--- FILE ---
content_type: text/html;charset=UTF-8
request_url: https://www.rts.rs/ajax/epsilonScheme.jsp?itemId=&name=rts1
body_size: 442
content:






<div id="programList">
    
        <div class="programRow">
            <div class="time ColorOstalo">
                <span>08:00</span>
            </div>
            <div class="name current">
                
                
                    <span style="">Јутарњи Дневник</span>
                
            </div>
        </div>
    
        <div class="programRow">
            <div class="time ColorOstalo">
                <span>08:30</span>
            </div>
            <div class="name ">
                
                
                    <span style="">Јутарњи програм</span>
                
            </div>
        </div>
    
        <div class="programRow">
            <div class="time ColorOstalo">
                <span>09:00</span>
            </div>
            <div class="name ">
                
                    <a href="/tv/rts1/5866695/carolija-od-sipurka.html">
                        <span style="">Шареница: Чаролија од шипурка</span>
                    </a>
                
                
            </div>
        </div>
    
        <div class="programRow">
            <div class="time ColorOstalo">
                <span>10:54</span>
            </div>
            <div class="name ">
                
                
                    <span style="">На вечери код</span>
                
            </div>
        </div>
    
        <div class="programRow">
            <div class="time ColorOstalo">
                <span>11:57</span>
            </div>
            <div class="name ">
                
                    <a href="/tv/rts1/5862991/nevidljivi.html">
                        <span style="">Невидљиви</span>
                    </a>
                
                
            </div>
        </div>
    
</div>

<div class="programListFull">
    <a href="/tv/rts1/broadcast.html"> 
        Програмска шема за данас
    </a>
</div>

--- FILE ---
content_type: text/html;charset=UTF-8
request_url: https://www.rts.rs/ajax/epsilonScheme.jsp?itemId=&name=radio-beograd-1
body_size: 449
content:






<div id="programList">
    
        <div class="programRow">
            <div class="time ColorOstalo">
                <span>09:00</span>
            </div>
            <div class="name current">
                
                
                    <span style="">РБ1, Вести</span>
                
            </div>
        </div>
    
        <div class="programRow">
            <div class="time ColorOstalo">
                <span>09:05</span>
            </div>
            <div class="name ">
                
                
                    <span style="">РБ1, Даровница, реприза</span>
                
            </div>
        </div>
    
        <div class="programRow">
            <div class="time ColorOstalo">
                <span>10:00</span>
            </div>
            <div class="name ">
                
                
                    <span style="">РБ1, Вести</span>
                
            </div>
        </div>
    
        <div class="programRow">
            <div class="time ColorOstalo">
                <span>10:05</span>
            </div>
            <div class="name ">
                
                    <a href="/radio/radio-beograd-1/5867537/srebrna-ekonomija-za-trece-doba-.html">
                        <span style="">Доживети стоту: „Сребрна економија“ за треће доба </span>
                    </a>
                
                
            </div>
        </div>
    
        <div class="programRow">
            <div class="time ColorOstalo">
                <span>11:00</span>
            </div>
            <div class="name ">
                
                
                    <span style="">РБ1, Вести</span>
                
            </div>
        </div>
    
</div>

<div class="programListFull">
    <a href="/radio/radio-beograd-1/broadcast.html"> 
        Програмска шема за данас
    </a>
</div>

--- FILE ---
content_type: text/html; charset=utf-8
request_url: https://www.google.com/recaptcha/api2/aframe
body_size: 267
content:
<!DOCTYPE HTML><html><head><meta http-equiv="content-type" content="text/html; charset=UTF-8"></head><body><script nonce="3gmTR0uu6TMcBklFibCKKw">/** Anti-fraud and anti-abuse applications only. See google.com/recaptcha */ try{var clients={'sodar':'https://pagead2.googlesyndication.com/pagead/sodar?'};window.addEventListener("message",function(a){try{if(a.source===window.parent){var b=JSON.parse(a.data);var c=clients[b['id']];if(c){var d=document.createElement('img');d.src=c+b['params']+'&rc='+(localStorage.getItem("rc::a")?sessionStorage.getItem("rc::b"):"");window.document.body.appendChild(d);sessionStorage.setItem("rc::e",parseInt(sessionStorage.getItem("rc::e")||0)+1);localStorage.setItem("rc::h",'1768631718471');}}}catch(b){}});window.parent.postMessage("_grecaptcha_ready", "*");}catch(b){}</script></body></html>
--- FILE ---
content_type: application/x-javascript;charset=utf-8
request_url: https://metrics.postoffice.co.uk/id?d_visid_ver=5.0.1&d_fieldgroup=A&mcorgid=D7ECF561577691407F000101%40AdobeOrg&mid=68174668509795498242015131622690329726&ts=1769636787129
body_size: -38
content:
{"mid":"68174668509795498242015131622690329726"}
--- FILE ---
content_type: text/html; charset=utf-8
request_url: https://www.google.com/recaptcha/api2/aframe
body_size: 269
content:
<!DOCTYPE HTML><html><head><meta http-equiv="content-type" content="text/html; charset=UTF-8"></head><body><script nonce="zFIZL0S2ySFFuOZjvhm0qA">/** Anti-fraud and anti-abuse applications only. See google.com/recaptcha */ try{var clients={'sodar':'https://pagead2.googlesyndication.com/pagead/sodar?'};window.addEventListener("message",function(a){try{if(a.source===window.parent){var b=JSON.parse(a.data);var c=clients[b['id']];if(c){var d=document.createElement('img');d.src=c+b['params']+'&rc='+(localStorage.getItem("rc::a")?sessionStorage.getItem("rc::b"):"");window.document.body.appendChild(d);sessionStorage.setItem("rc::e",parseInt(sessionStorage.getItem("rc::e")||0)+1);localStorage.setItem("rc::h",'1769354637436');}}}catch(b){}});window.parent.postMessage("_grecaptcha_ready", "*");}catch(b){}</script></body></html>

About this task: The records above are to be duplicated word for word.

Task solution:
--- FILE ---
content_type: text/html;charset=UTF-8
request_url: https://www.rts.rs/ajax/epsilonScheme.jsp?itemId=&name=rts1
body_size: 442
content:






<div id="programList">
    
        <div class="programRow">
            <div class="time ColorOstalo">
                <span>08:00</span>
            </div>
            <div class="name current">
                
                
                    <span style="">Јутарњи Дневник</span>
                
            </div>
        </div>
    
        <div class="programRow">
            <div class="time ColorOstalo">
                <span>08:30</span>
            </div>
            <div class="name ">
                
                
                    <span style="">Јутарњи програм</span>
                
            </div>
        </div>
    
        <div class="programRow">
            <div class="time ColorOstalo">
                <span>09:00</span>
            </div>
            <div class="name ">
                
                    <a href="/tv/rts1/5866695/carolija-od-sipurka.html">
                        <span style="">Шареница: Чаролија од шипурка</span>
                    </a>
                
                
            </div>
        </div>
    
        <div class="programRow">
            <div class="time ColorOstalo">
                <span>10:54</span>
            </div>
            <div class="name ">
                
                
                    <span style="">На вечери код</span>
                
            </div>
        </div>
    
        <div class="programRow">
            <div class="time ColorOstalo">
                <span>11:57</span>
            </div>
            <div class="name ">
                
                    <a href="/tv/rts1/5862991/nevidljivi.html">
                        <span style="">Невидљиви</span>
                    </a>
                
                
            </div>
        </div>
    
</div>

<div class="programListFull">
    <a href="/tv/rts1/broadcast.html"> 
        Програмска шема за данас
    </a>
</div>

--- FILE ---
content_type: text/html;charset=UTF-8
request_url: https://www.rts.rs/ajax/epsilonScheme.jsp?itemId=&name=radio-beograd-1
body_size: 449
content:






<div id="programList">
    
        <div class="programRow">
            <div class="time ColorOstalo">
                <span>09:00</span>
            </div>
            <div class="name current">
                
                
                    <span style="">РБ1, Вести</span>
                
            </div>
        </div>
    
        <div class="programRow">
            <div class="time ColorOstalo">
                <span>09:05</span>
            </div>
            <div class="name ">
                
                
                    <span style="">РБ1, Даровница, реприза</span>
                
            </div>
        </div>
    
        <div class="programRow">
            <div class="time ColorOstalo">
                <span>10:00</span>
            </div>
            <div class="name ">
                
                
                    <span style="">РБ1, Вести</span>
                
            </div>
        </div>
    
        <div class="programRow">
            <div class="time ColorOstalo">
                <span>10:05</span>
            </div>
            <div class="name ">
                
                    <a href="/radio/radio-beograd-1/5867537/srebrna-ekonomija-za-trece-doba-.html">
                        <span style="">Доживети стоту: „Сребрна економија“ за треће доба </span>
                    </a>
                
                
            </div>
        </div>
    
        <div class="programRow">
            <div class="time ColorOstalo">
                <span>11:00</span>
            </div>
            <div class="name ">
                
                
                    <span style="">РБ1, Вести</span>
                
            </div>
        </div>
    
</div>

<div class="programListFull">
    <a href="/radio/radio-beograd-1/broadcast.html"> 
        Програмска шема за данас
    </a>
</div>

--- FILE ---
content_type: text/html; charset=utf-8
request_url: https://www.google.com/recaptcha/api2/aframe
body_size: 267
content:
<!DOCTYPE HTML><html><head><meta http-equiv="content-type" content="text/html; charset=UTF-8"></head><body><script nonce="3gmTR0uu6TMcBklFibCKKw">/** Anti-fraud and anti-abuse applications only. See google.com/recaptcha */ try{var clients={'sodar':'https://pagead2.googlesyndication.com/pagead/sodar?'};window.addEventListener("message",function(a){try{if(a.source===window.parent){var b=JSON.parse(a.data);var c=clients[b['id']];if(c){var d=document.createElement('img');d.src=c+b['params']+'&rc='+(localStorage.getItem("rc::a")?sessionStorage.getItem("rc::b"):"");window.document.body.appendChild(d);sessionStorage.setItem("rc::e",parseInt(sessionStorage.getItem("rc::e")||0)+1);localStorage.setItem("rc::h",'1768631718471');}}}catch(b){}});window.parent.postMessage("_grecaptcha_ready", "*");}catch(b){}</script></body></html>
--- FILE ---
content_type: application/x-javascript;charset=utf-8
request_url: https://metrics.postoffice.co.uk/id?d_visid_ver=5.0.1&d_fieldgroup=A&mcorgid=D7ECF561577691407F000101%40AdobeOrg&mid=68174668509795498242015131622690329726&ts=1769636787129
body_size: -38
content:
{"mid":"68174668509795498242015131622690329726"}
--- FILE ---
content_type: text/html; charset=utf-8
request_url: https://www.google.com/recaptcha/api2/aframe
body_size: 269
content:
<!DOCTYPE HTML><html><head><meta http-equiv="content-type" content="text/html; charset=UTF-8"></head><body><script nonce="zFIZL0S2ySFFuOZjvhm0qA">/** Anti-fraud and anti-abuse applications only. See google.com/recaptcha */ try{var clients={'sodar':'https://pagead2.googlesyndication.com/pagead/sodar?'};window.addEventListener("message",function(a){try{if(a.source===window.parent){var b=JSON.parse(a.data);var c=clients[b['id']];if(c){var d=document.createElement('img');d.src=c+b['params']+'&rc='+(localStorage.getItem("rc::a")?sessionStorage.getItem("rc::b"):"");window.document.body.appendChild(d);sessionStorage.setItem("rc::e",parseInt(sessionStorage.getItem("rc::e")||0)+1);localStorage.setItem("rc::h",'1769354637436');}}}catch(b){}});window.parent.postMessage("_grecaptcha_ready", "*");}catch(b){}</script></body></html>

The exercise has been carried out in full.